Using two existing techniques, researchers have traced the routes of hundreds of individual neurons in the visual regions of the mouse brain1.
The resulting map shows how information flows in the brain. It could help researchers pinpoint alterations in neuronal networks in mouse models of conditions such as autism.
Researchers can use glowing proteins to tag neurons and track their paths through the brain. But this technique enables them to trace fewer than 10 neurons at a time and takes years to complete.
In the new study, researchers used this method along with one called MAPseq, which they developed in 2016. MAPseq enables researchers to map the paths of hundreds or thousands of neurons in a matter of weeks.
In this method, researchers inject neurons with fluorescent viruses toting any of billions of unique molecular tags. The tags are sequences of RNA that combine in different ways.
A protein within the virus transports the RNA barcodes down the length of the neuron to another cell, often in a different brain region. When researchers dissect and slice the mouse brain, they can extract the RNA and sequence it. They can then match each RNA label to its neuron to quickly determine which cells connect to each other.

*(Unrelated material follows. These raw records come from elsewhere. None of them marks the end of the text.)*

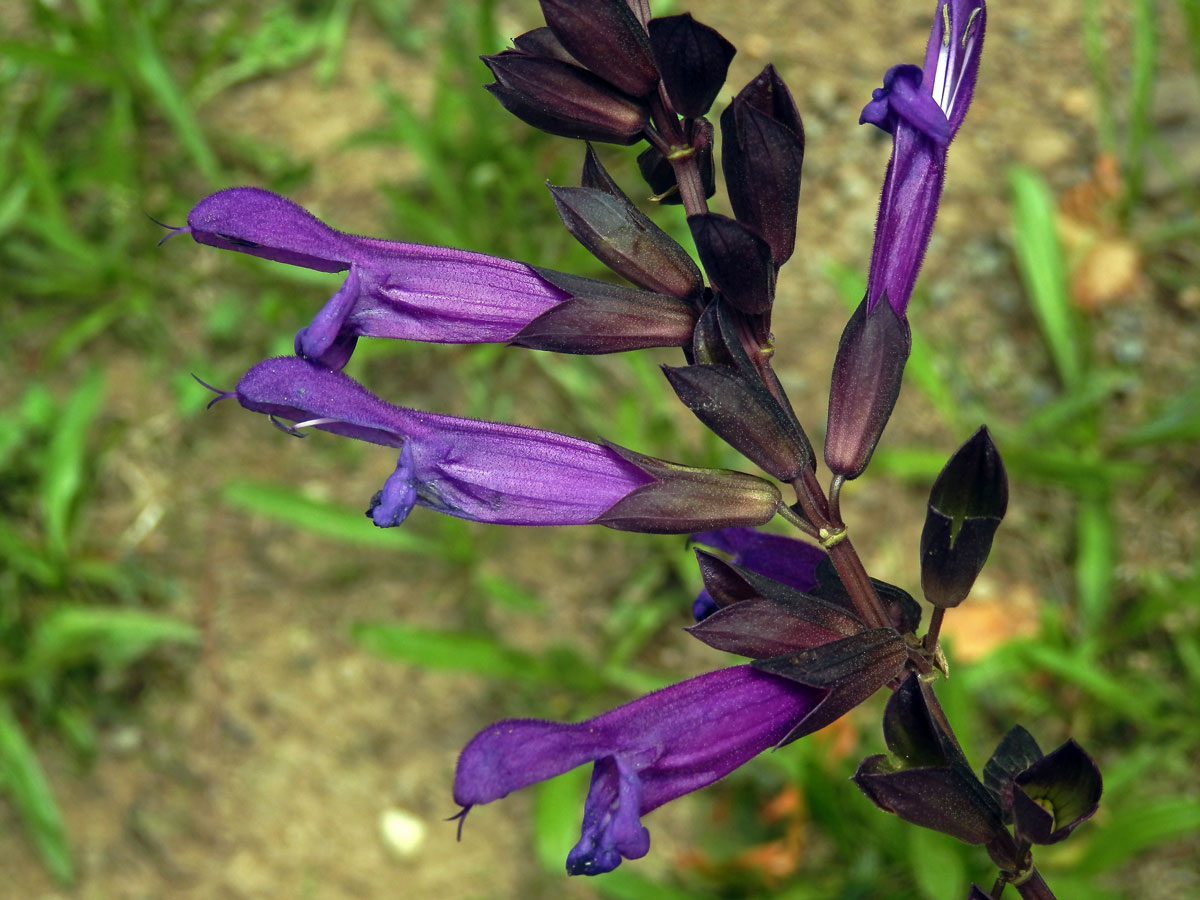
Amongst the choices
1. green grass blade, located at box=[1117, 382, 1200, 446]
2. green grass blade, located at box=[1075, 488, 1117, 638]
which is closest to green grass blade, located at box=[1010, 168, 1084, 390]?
green grass blade, located at box=[1117, 382, 1200, 446]

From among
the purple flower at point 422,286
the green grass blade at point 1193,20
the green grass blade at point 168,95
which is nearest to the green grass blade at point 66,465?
the green grass blade at point 168,95

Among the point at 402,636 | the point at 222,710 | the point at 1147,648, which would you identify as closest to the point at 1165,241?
the point at 1147,648

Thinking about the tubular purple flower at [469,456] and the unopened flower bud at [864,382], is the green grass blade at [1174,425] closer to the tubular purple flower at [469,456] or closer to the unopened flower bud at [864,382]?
the unopened flower bud at [864,382]

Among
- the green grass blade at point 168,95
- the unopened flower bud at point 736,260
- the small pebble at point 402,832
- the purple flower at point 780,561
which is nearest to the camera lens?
the unopened flower bud at point 736,260

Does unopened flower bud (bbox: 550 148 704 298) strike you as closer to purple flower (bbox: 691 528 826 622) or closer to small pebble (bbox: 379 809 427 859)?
purple flower (bbox: 691 528 826 622)

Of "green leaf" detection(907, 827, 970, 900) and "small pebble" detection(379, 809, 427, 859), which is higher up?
"green leaf" detection(907, 827, 970, 900)

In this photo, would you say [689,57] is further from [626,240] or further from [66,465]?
[66,465]

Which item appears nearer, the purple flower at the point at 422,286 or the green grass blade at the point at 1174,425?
the purple flower at the point at 422,286

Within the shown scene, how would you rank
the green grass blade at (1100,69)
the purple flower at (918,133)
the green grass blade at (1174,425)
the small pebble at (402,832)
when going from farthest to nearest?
the green grass blade at (1100,69), the small pebble at (402,832), the green grass blade at (1174,425), the purple flower at (918,133)
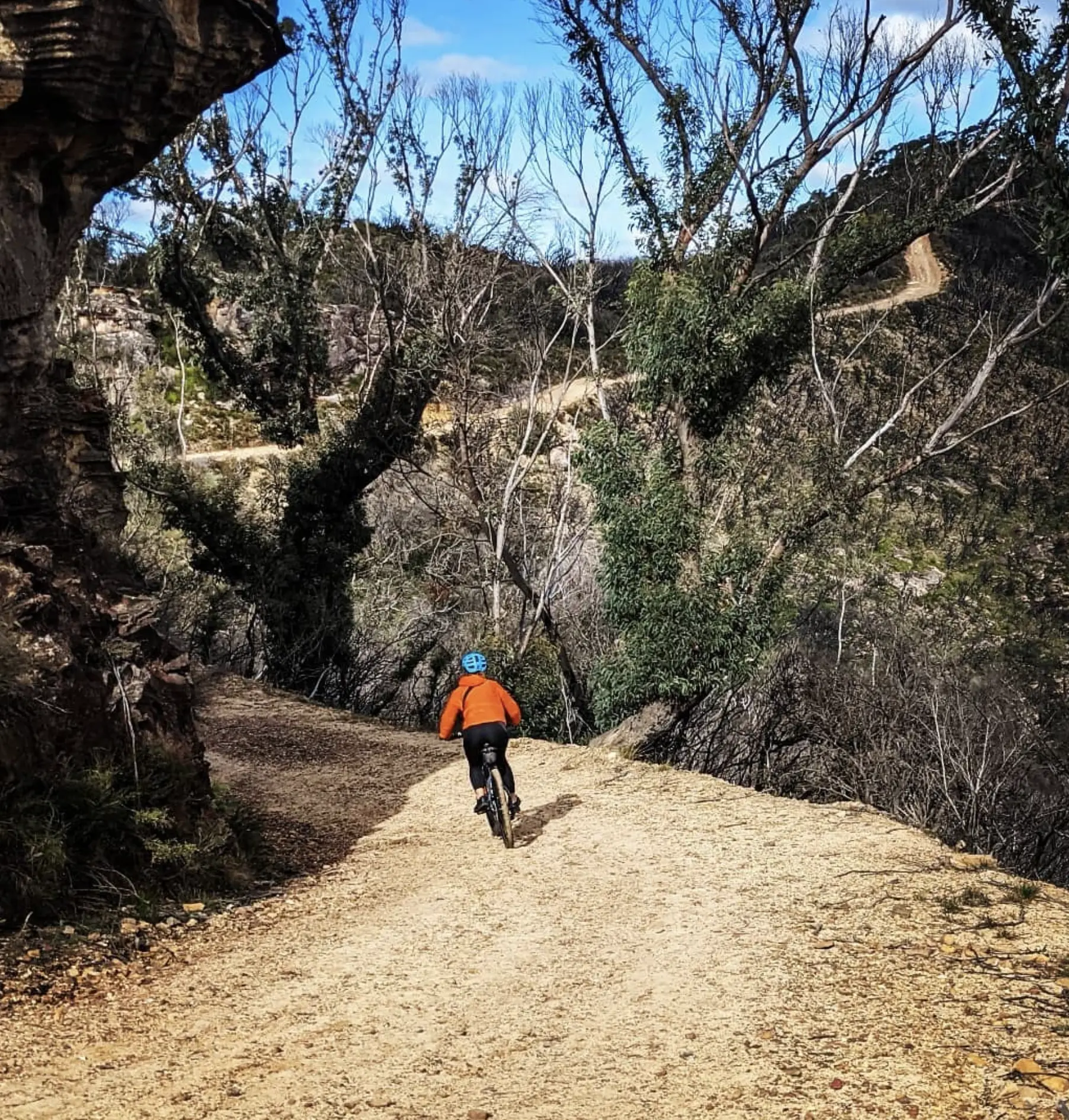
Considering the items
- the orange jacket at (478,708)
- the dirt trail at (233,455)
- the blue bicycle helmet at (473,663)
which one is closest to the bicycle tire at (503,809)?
the orange jacket at (478,708)

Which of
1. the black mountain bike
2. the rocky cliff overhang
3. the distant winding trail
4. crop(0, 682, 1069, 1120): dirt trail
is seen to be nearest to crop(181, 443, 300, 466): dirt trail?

Using the traditional approach, the researchers traced the axons of 31 neurons from the primary visual cortex to 18 target areas, an effort that took three years. Then, using MAPseq, they traced 553 axons to six target areas — in only three weeks.
Of the neurons tracked with simple fluorescence, 23 (77 percent) extended to multiple locations, almost all of them outside the primary visual cortex. Using MAPseq, the researchers found that 44 percent of the neurons projected to more than one area.
The researchers found six patterns of connections that apply to 73 percent of the neurons, pointing to the existence of set pathways in the brain. The findings appeared 5 April in Nature.
The researchers plan to use MAPseq to create whole-brain connection maps for several animals, including mice, rats and monkeys. They hope to eventually do the same for various animal models of autism and other brain conditions.